Mamma had leaned forward. Rosa stiffened. Native-born weren't accustomed to having people talk right in their faces. Mamma didn't know this. She probably wasn't even aware that Miss Finch had moved slightly away; she simply leaned closer. The cot was lower than the bed, so Mamma had her head back and her chin up. Even to Rosa she looked angry. "She die, we gotta go pay respects. They don' let us go to funeral, you know."
"It was a terrible accident." Miss Finch was trying to be sympathetic. Would Mamma understand that?
"No accident." Mamma shook her head. "No accident. Militia boy shoot her down. Pow. Just like that. She do nothing but march, ask for bread. Then they blame us, us—" Mamma was pounding her chest. "They say we kill our own Annie." She made a noise with her mouth that sounded something like pluh. At least she didn't spit. "They say we violent"—she made the noise again. "We not killed nobody. They kill one, two—so young—" She leaned even closer toward the teacher. "That don' count all who die in mill or from sickness. We only want bread to feed our hungry children and heat to warm our freezing house and maybe some warm clothes." She stopped and studied Miss Finch's wool coat with its fur collar and her wool felt hat and the pair of leather gloves resting on
her lap. "We not greedy, Teacher. We cold and starve. We gotta march or die and our children die with us."
"But is this the right way, Mrs. Serutti? Wouldn't it be better to reason with the owners?"
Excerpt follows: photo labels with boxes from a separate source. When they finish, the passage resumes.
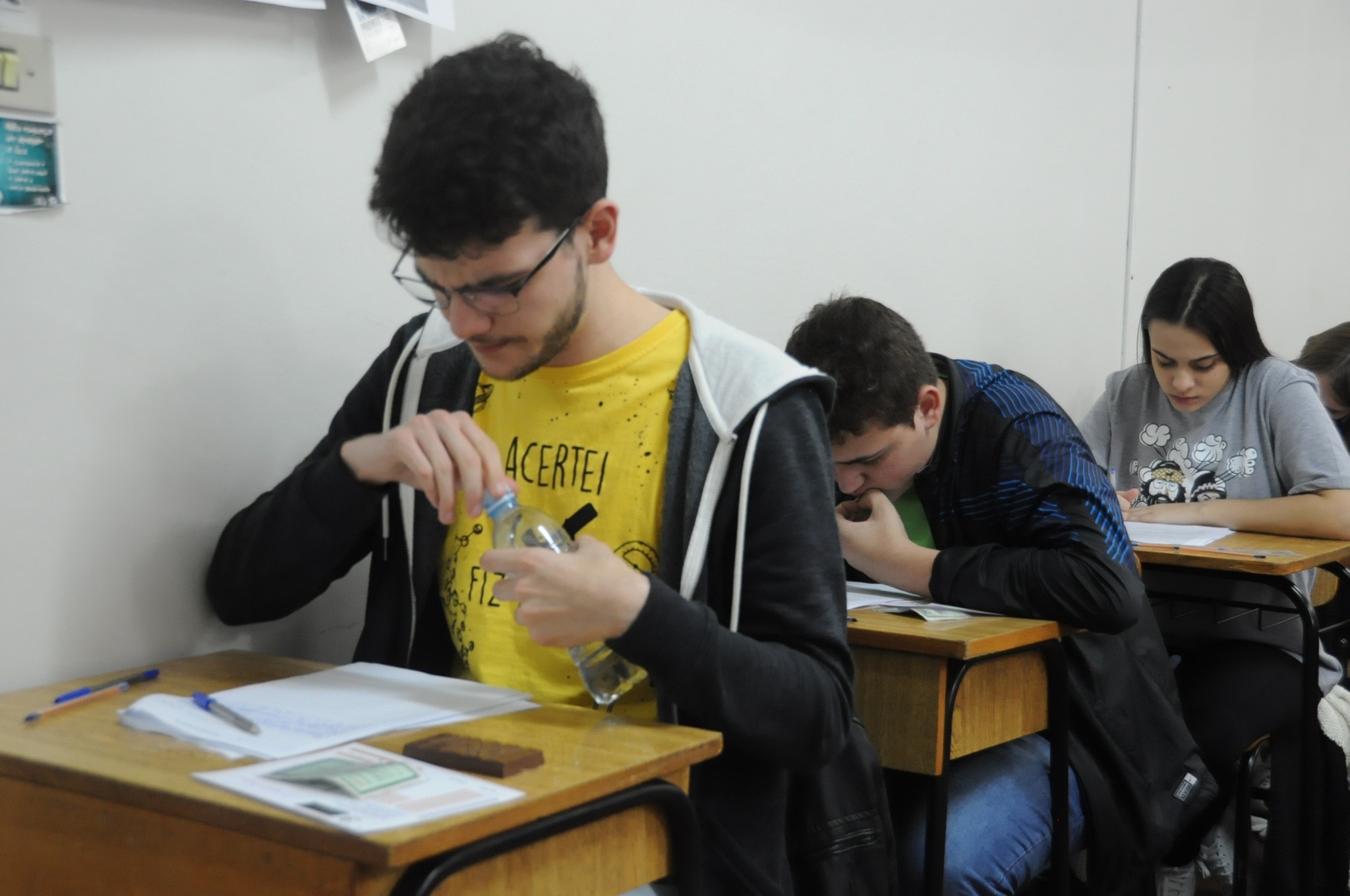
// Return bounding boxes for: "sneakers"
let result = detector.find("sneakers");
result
[1153,859,1194,896]
[1195,821,1234,895]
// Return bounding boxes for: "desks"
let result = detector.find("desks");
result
[844,596,1112,896]
[1125,522,1349,896]
[0,646,725,896]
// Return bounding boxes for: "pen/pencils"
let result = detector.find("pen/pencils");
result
[1131,542,1266,558]
[55,668,160,704]
[25,682,130,721]
[193,692,260,735]
[1110,468,1116,489]
[846,616,856,622]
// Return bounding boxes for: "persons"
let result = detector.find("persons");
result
[786,298,1219,896]
[1080,258,1350,896]
[206,31,854,896]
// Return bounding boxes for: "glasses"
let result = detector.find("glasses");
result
[392,209,580,316]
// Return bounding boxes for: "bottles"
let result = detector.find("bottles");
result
[477,486,651,705]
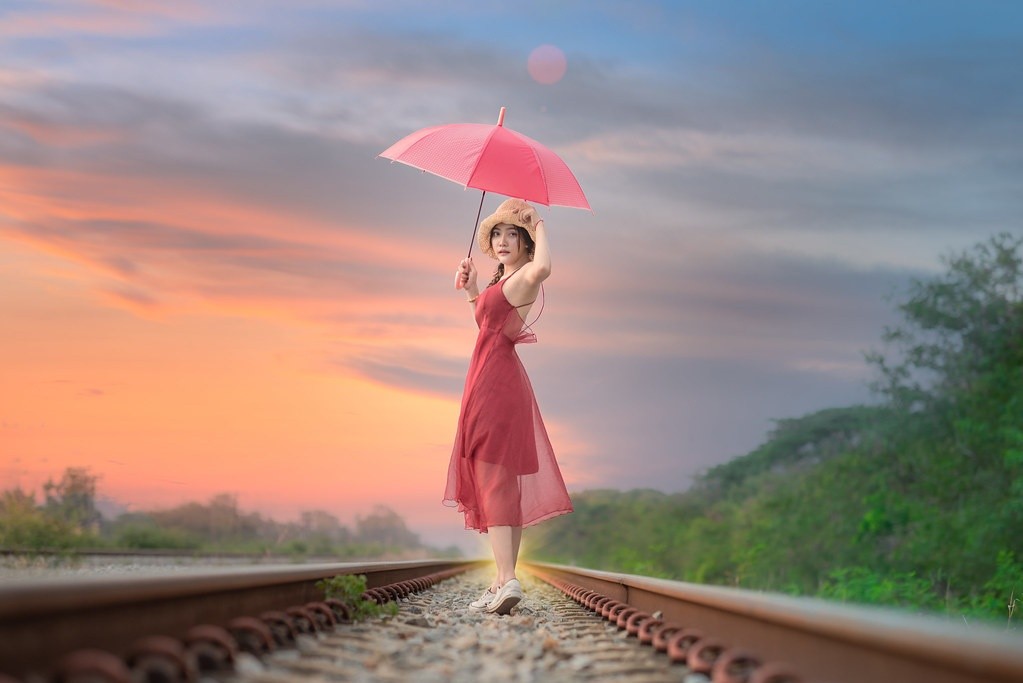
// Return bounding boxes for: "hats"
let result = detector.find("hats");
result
[477,198,537,260]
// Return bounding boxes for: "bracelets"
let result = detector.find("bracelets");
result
[468,296,477,303]
[535,219,543,231]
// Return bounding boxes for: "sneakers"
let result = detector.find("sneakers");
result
[468,586,504,612]
[487,579,522,614]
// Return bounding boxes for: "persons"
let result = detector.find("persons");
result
[441,198,574,615]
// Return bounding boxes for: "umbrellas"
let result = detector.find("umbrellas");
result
[375,108,594,292]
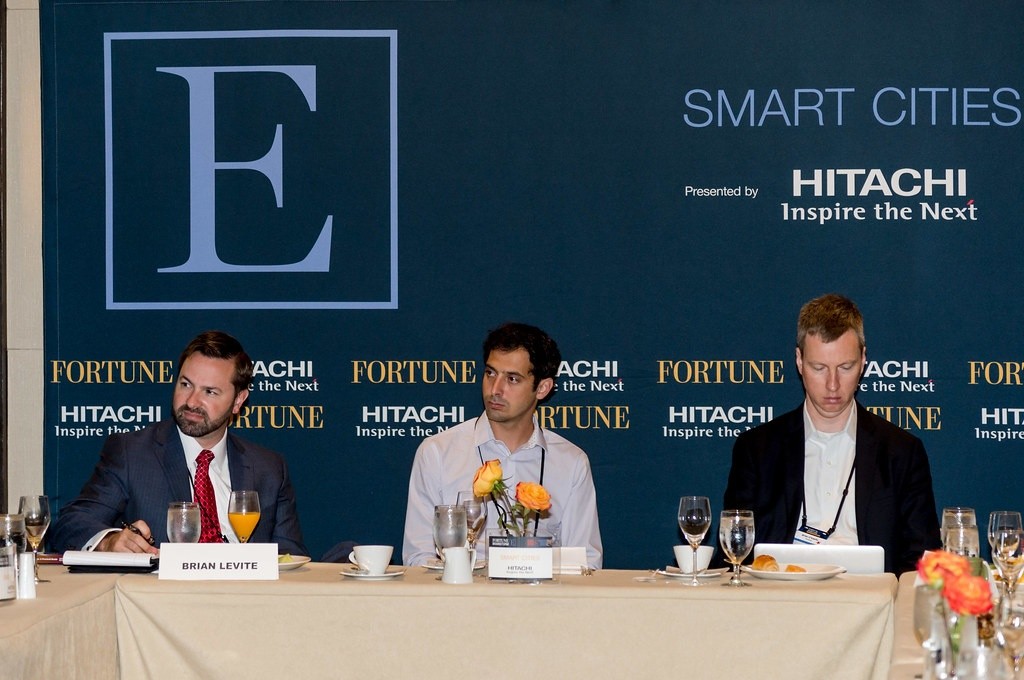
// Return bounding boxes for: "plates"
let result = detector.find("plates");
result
[652,567,731,578]
[278,554,312,571]
[421,561,487,569]
[341,569,404,581]
[739,562,847,581]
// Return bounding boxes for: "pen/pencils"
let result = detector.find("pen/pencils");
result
[119,520,155,545]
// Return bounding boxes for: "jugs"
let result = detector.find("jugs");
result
[439,547,476,585]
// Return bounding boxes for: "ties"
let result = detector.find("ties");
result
[190,450,223,543]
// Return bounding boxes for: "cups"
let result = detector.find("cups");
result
[348,545,394,575]
[0,513,29,575]
[166,502,202,544]
[672,545,714,573]
[432,504,467,551]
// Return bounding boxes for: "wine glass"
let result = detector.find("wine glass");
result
[15,493,53,583]
[455,490,488,549]
[718,509,755,587]
[905,509,1024,679]
[678,496,712,587]
[227,490,261,543]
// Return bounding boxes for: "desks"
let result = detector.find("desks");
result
[0,563,926,680]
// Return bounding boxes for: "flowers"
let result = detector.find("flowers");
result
[916,550,995,678]
[473,459,553,539]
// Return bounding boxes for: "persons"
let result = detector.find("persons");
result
[51,333,359,563]
[709,292,944,577]
[402,320,603,569]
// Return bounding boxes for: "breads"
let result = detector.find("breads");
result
[750,554,780,572]
[784,565,807,572]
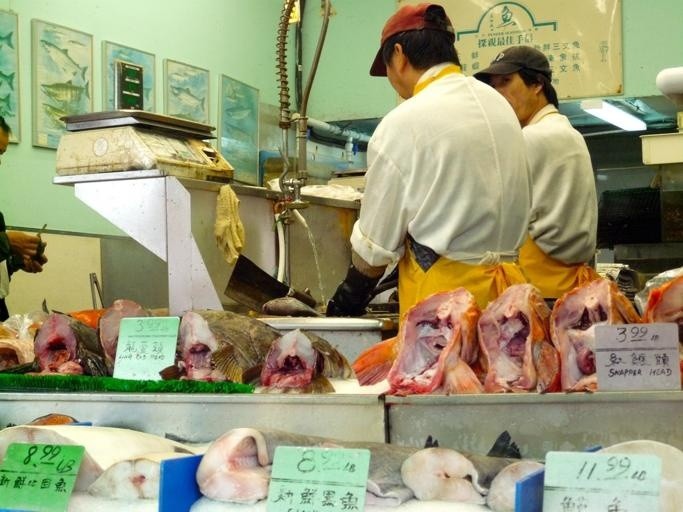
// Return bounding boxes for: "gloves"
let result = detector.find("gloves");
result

Mamma took her face out of the teacher's and leaned back. She closed her eyes and shook her head. "There no language they understand. Only quiet."
Miss Finch looked puzzled. "Quiet?"
"No sound. No profit. They understand that, maybe. Machine don' run itself. Wool don' weave itself. They know when the mill not making noise, is no gold clinking in the pocket. They understand that, eh?"
Miss Finch was studying Mamma as though she were a problem in arithmetic. Finally, she said, "But Rosa shouldn't march, Mrs. Serutti. It's too dangerous."